Neuromarketing is the study of how people’s brains respond to advertising and other brand-related messages by scientifically monitoring brainwave activity, eye-tracking, and skin response. These neuromarketing techniques are used to study the brain to predict consumer decision-making behavior. It’s also possible to use neuromarketing to try to manipulate consumer behavior.
TOOLS AND MEASUREMENTS
In 2007, a team of scientists from Carnegie Mellon University, Stanford University, and the MIT Sloan School of Management used functional magnetic resonance imaging (fMRI) to study what people’s brains do when they are making buying decisions. By using brain imaging to watch which neural circuits lit up or went dark during the buying process, researchers found they could predict whether a person would buy a product.
An FMRI tracks blood flow with continuous measurements. It is precise and a good tool for tracking activity deep in the subcortical regions of the brain.
An electroencephalogram (EEG) uses sensors placed on a subject’s scalp to track changes in brain activity. It is useful for tracking brain activity quickly, in fractions of a second. And while an EEG is less precise than an fMRI, it is generally less expensive.
EXAMPLES
- EYE-TRACKING: records where a person fixes their gaze for a certain amount of time.
- AROUSAL: is measured by specific physiological proxies and biometric data.
- FACIAL CODING: this involves reading the subtle muscle movements of a person’s facial expressions.
BENEFITS
Its benefits include granular insight, honest feedback, and cost-effectiveness whereas it is criticized on the basis that it is pseudoscience, manipulative, and no new information is derived through it which could not be otherwise gathered through intuition.
- Neuromarketing provides a more granular look at human behavior than traditional market research, which evaluates consumer behavior at a higher level using techniques such as surveys and focus groups. Neuromarketing strategies take a precise look at consumer behavior, preferences, and tendencies. They use data that is otherwise unquantifiable data to determine how a customer is feeling or how they might react. Neuromarketing can also provide moment-by-moment insights into customer behavior.
- Because customers cannot lie in a neuromarketing context, these methods generate more reliable data. Just asking a person how they feel about something can change their feelings. Neuromarketing bypasses this problem, generating objective results that a traditional customer satisfaction survey cannot provide.

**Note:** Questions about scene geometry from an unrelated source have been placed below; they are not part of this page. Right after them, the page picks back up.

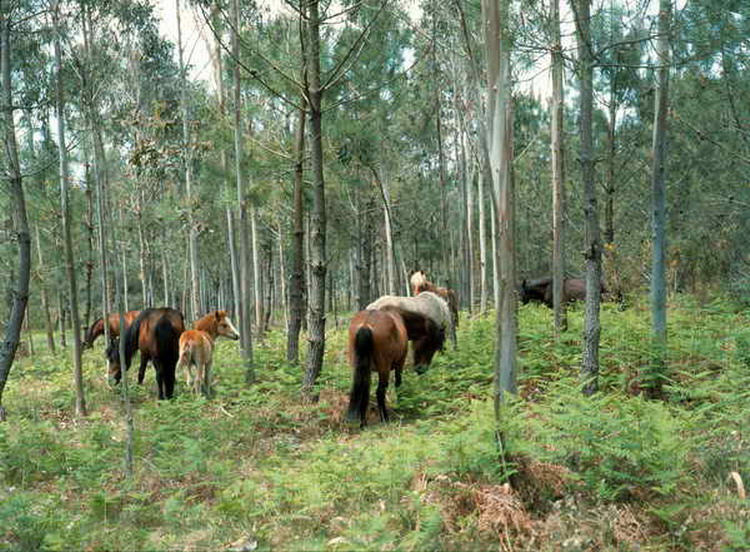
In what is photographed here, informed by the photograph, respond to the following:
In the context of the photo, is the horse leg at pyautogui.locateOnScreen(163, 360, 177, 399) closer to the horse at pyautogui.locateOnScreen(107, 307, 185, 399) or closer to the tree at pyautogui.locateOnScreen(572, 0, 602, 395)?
the horse at pyautogui.locateOnScreen(107, 307, 185, 399)

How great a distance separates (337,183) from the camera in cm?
1616

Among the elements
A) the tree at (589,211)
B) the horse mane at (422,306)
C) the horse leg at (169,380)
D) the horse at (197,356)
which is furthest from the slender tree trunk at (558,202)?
the horse leg at (169,380)

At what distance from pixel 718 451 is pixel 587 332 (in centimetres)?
210

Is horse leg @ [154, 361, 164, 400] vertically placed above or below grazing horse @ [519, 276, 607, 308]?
below

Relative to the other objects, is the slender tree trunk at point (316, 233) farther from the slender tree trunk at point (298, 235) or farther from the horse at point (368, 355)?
the slender tree trunk at point (298, 235)

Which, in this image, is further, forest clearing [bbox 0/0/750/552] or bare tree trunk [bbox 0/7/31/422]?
bare tree trunk [bbox 0/7/31/422]

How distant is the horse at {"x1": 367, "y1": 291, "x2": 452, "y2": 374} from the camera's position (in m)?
9.16

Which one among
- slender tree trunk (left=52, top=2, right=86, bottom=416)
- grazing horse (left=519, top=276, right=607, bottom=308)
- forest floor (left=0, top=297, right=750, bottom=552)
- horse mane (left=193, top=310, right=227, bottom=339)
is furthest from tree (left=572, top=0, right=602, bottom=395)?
grazing horse (left=519, top=276, right=607, bottom=308)

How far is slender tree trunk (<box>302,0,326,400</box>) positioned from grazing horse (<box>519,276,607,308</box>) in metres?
9.76

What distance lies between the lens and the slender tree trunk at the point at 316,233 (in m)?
7.75

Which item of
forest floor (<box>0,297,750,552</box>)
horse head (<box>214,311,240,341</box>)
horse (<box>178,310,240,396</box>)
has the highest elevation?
horse head (<box>214,311,240,341</box>)

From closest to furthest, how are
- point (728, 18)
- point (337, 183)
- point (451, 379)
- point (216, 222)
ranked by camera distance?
point (728, 18) < point (451, 379) < point (337, 183) < point (216, 222)

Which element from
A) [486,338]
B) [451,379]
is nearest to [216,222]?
[486,338]

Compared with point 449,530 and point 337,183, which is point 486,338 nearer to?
point 337,183
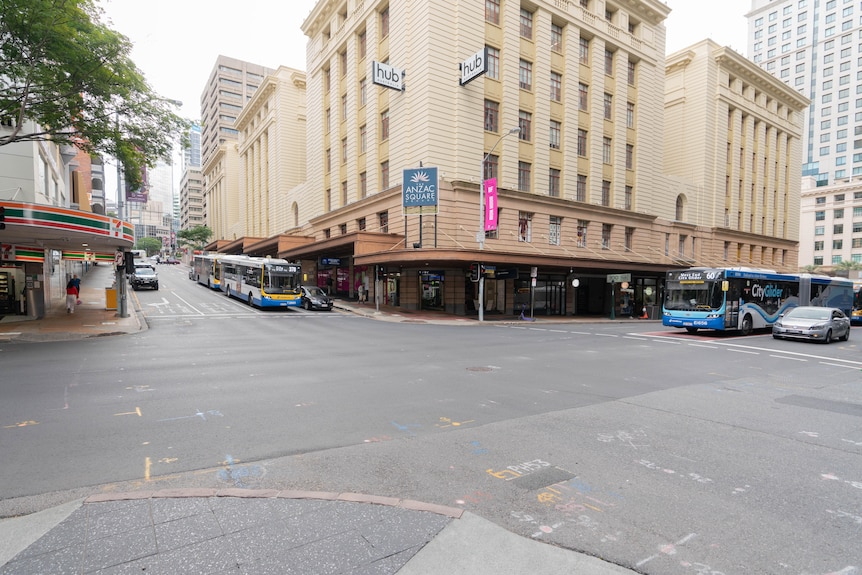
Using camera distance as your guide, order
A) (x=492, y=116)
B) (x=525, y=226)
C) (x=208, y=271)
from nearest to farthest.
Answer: (x=492, y=116) < (x=525, y=226) < (x=208, y=271)

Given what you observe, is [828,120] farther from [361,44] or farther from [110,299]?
[110,299]

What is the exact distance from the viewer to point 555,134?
3447 cm

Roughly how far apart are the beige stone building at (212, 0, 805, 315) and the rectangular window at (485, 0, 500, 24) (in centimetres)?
9

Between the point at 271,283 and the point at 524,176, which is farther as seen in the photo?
the point at 524,176

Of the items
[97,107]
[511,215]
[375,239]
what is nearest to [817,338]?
[511,215]

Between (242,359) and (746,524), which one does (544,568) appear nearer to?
(746,524)

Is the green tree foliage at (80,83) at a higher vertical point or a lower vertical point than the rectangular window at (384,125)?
lower

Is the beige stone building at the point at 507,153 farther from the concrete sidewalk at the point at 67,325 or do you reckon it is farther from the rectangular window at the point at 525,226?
the concrete sidewalk at the point at 67,325

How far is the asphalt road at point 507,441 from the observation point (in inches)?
156

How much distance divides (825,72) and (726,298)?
4380 inches

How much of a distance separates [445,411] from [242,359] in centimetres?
709

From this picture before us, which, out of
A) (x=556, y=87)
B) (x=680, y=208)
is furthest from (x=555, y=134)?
(x=680, y=208)

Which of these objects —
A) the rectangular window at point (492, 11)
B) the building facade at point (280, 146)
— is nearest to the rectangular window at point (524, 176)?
the rectangular window at point (492, 11)

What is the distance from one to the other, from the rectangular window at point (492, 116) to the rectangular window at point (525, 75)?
9.45 ft
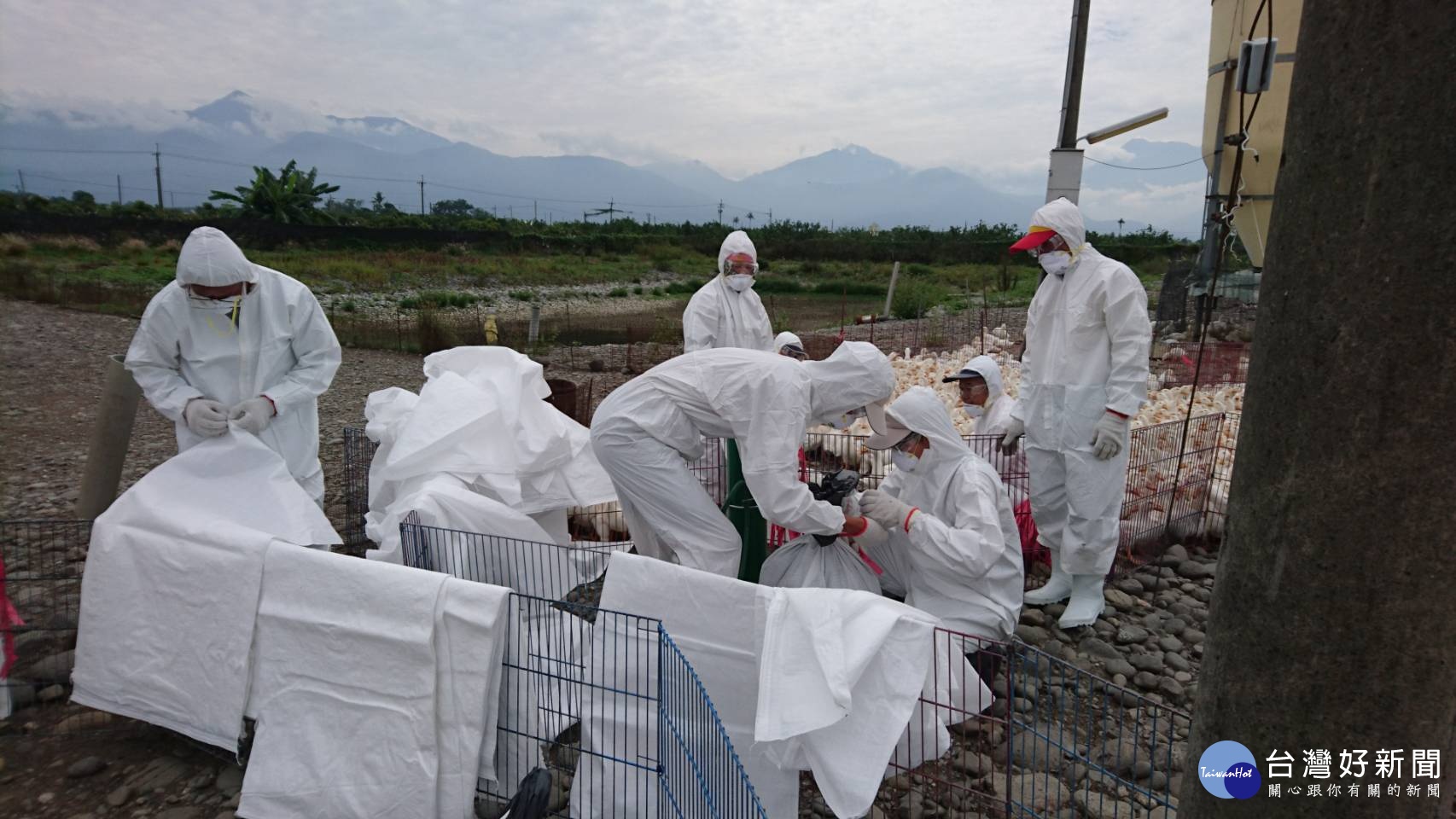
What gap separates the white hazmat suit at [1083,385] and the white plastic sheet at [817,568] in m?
1.37

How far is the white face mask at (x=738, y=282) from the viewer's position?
6.62 metres

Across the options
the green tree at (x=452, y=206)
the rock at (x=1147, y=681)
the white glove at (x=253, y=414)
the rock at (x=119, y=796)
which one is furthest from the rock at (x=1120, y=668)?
the green tree at (x=452, y=206)

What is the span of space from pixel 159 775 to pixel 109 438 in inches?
94.7

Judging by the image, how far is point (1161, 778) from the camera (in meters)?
3.29

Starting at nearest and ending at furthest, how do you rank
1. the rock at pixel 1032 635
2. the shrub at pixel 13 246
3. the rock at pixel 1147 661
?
the rock at pixel 1147 661 → the rock at pixel 1032 635 → the shrub at pixel 13 246

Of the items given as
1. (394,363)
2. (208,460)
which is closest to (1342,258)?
(208,460)

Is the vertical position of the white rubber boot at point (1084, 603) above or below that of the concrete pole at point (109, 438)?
below

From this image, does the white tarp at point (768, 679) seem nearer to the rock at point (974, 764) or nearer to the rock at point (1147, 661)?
the rock at point (974, 764)

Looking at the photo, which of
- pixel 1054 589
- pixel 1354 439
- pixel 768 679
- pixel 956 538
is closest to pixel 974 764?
pixel 956 538

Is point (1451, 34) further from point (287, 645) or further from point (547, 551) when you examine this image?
point (547, 551)

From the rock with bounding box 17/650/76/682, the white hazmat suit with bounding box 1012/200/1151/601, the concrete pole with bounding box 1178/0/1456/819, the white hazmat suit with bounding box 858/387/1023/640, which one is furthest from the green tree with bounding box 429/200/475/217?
the concrete pole with bounding box 1178/0/1456/819

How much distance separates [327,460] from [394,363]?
5.68 metres

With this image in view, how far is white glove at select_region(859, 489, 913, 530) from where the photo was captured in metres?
3.73

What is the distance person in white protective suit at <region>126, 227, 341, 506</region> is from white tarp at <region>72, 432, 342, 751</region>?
76 centimetres
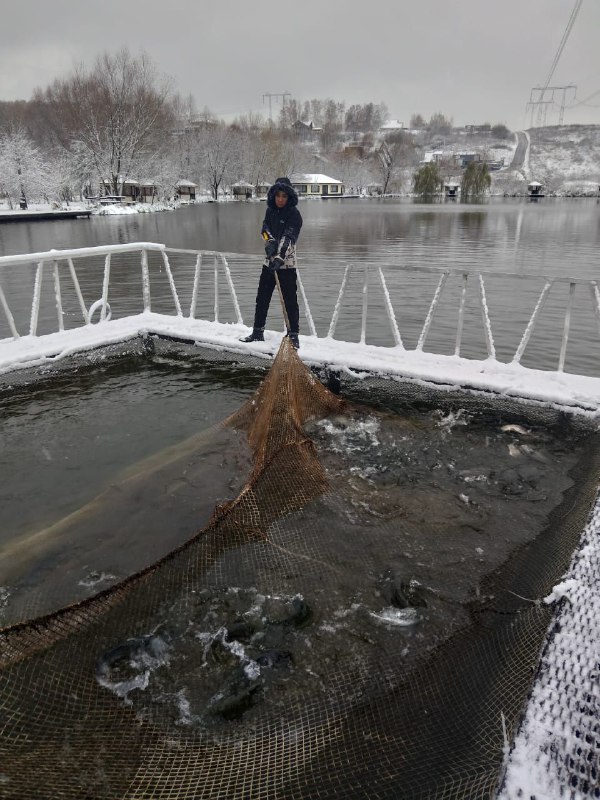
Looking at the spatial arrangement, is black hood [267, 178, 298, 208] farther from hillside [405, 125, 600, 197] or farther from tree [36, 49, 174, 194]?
hillside [405, 125, 600, 197]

- The approach can reveal insights into the subconscious mind, and short responses that people generally do not remember.
- Neuromarketing can lower the price and increase the value of marketing research.
- Neuromarketing is paired with traditional methods for a more holistic approach to marketing research.
LIMITATIONS
Anti-marketing activists, warn that neuromarketing could play on consumers’ fears to manipulate them or encourage specific neural responses to stimuli. Marketers insist that such precise manipulation is not possible or desirable. Neuromarketing is often conflated with pseudoscience and hype and is not backed by credible neuroscientific claims. Critics have dismissed it as a gimmicky way for marketers to gain insight into consumer opinion. Critics charge that neuromarketing uses science to explain in a more complex way what could be deduced using intuition. They say it simply validates things marketers already know about consumers.